What this error means
Anthropic proxied response is buffered: delta JSON lines sent in one large batch despite stream=true configuration is a LiteLLM failure pattern reported for developers trying to fix litellm proxy buffering anthropic sse streams instead of sending real-time deltas, when both openai and anthropic share same proxy config. Based on the imported evidence, treat this as a tool-specific troubleshooting page rather than a generic API error.
Why this happens
GitHub issue #28384 on BerriAI/litellm opened May 20, 2026. User runs LiteLLM v1.85.0 in Kubernetes with Anthropic + OpenAI models. Streaming works for OpenAI but Anthropic responses arrive as single batch. Config includes proxy_buffering off in nginx, Redis cache, Prometheus callbacks. Not a network issue — pure LiteLLM proxy behavior difference between providers. High-value P1 tech with 47.9k GitHub stars.
Common causes
- GitHub issue #28384 on BerriAI/litellm opened May 20, 2026. User runs LiteLLM v1.85.0 in Kubernetes with Anthropic + OpenAI models. Streaming works for OpenAI but Anthropic responses arrive as single batch. Config includes proxy_buffering off in nginx, Redis cache, Prometheus callbacks. Not a network issue — pure LiteLLM proxy behavior difference between providers.
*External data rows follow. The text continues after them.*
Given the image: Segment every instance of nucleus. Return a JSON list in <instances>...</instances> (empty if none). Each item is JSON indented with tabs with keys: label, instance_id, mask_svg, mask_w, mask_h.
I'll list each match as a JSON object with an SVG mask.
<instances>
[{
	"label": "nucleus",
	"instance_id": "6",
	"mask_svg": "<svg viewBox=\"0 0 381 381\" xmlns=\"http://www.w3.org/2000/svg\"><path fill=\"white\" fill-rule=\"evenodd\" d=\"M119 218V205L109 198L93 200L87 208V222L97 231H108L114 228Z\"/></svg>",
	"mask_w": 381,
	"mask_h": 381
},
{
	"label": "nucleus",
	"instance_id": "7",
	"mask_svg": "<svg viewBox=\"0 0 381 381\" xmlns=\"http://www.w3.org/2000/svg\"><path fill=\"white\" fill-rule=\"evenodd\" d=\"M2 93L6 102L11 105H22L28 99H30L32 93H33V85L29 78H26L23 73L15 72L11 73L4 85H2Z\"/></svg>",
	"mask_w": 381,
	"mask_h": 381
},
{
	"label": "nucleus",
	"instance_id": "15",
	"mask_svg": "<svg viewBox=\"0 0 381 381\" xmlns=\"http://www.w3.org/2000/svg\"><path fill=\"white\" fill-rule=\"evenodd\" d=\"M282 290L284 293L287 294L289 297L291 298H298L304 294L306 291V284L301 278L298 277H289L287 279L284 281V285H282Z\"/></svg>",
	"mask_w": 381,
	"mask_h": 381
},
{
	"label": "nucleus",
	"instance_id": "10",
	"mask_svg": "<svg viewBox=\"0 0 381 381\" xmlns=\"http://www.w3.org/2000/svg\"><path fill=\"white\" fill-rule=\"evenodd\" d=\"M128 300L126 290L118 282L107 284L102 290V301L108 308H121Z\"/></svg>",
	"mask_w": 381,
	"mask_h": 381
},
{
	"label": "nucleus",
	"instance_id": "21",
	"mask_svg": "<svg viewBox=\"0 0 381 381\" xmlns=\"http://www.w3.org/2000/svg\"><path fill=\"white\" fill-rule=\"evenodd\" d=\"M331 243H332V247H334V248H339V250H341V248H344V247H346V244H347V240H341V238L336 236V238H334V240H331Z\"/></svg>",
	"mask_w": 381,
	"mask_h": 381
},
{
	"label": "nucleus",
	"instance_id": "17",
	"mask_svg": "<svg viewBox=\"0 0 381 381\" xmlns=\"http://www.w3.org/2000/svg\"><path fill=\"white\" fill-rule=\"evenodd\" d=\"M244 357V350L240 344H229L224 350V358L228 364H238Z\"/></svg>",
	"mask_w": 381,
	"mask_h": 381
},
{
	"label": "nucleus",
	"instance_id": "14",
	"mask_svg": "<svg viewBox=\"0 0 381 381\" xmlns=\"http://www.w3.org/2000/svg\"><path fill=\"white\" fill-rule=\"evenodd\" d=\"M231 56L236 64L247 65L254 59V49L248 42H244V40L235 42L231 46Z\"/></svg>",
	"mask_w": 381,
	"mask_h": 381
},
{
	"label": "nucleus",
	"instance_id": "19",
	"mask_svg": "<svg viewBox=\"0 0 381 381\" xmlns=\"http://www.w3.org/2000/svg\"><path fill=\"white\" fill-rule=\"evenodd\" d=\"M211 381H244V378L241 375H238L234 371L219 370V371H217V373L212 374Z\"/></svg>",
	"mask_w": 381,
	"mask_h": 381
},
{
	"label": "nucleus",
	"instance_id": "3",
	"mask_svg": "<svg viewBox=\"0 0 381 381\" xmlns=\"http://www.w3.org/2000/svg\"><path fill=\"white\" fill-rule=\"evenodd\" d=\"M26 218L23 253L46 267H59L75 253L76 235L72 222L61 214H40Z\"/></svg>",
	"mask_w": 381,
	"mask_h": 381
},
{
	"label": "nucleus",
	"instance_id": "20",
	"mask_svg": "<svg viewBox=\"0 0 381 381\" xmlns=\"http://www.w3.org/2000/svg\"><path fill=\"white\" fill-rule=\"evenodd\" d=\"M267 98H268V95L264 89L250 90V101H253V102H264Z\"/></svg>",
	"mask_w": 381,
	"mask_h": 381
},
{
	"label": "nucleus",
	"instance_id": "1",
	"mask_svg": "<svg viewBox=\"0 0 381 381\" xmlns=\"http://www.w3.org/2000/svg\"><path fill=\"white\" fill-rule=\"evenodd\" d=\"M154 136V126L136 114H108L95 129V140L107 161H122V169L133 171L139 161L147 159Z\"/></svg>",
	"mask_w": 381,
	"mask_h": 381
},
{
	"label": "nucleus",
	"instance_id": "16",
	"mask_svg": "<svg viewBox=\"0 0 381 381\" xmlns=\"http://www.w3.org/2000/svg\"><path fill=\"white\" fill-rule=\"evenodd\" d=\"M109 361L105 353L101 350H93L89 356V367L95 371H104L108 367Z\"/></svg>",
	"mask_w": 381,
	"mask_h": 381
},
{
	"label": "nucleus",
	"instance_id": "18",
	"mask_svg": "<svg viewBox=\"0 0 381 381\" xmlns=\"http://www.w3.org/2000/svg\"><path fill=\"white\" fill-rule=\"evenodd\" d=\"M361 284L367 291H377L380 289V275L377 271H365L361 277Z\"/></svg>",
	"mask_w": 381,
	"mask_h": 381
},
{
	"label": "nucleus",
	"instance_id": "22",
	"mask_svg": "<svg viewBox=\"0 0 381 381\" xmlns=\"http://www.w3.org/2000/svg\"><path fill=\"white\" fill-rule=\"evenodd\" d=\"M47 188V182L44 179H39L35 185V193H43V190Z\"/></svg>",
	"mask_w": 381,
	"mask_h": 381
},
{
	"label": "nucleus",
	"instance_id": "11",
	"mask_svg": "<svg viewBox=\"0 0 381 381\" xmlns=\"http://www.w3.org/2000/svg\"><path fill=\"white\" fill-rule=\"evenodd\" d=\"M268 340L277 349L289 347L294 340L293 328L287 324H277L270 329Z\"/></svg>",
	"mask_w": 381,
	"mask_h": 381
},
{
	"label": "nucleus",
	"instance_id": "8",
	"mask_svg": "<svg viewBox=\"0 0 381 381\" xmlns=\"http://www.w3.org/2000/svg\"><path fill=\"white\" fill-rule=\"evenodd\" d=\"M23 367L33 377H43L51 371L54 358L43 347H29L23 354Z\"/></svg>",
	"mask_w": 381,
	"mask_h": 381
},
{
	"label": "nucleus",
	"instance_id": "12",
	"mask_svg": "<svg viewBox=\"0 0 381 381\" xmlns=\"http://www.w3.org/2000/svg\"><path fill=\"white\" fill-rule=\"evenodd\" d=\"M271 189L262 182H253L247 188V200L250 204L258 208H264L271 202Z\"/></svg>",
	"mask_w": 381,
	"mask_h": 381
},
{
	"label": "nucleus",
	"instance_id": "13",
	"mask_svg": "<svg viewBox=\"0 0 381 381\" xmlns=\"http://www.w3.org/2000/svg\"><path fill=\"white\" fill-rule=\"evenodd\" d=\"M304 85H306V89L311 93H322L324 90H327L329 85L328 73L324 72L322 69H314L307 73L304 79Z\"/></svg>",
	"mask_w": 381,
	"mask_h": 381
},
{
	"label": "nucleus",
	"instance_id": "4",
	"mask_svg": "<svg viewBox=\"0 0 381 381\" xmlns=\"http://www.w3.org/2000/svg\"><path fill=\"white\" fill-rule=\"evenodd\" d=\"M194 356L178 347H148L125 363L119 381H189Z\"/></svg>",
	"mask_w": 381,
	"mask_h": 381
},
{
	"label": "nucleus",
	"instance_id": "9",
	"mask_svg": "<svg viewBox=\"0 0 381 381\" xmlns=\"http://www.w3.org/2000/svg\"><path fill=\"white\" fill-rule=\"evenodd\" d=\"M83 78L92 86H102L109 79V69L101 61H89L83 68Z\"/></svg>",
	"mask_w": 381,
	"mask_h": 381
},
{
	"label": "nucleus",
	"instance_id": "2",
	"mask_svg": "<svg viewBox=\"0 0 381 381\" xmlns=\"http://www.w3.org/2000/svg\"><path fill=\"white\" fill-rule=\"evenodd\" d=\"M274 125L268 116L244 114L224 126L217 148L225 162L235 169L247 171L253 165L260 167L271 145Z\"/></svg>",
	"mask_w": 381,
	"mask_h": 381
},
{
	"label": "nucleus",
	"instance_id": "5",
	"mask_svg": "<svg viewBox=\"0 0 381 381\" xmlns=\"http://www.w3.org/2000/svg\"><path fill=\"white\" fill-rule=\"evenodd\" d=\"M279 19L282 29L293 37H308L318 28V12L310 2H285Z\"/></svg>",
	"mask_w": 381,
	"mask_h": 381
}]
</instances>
High-value P1 tech with 47.9k GitHub stars.
Quick fixes
- Confirm the exact error signature matches
Anthropic proxied response is buffered: delta JSON lines sent in one large batch despite stream=true configuration. - Check the LiteLLM account, local tool state, and provider configuration involved in the failing workflow.
- Compare the failing environment with a known working setup, then change one configuration value at a time.
Platform/tool-specific checks
- Verify the command, editor, extension, or API client that produced the error.
- Compare local settings with CI, deployment, or editor-level settings when the error appears in only one environment.
- Avoid deleting credentials, local model data, or project settings until the failing scope is clear.
Step-by-step troubleshooting
- Capture the exact error message and the command, editor action, or request that triggered it.
- Check whether the failure is account/auth, quota/rate, model/provider, local runtime, or deployment configuration.
- Review the source evidence below and compare it with your environment.
- Apply one change at a time and rerun the smallest failing action.
- Keep the working fix documented for the team or deployment environment.
How to prevent it
- Keep provider/tool configuration documented.
- Record non-secret diagnostics such as tool version, provider name, model name, and command path.
- Add a lightweight check before CI or production workflows depend on the tool.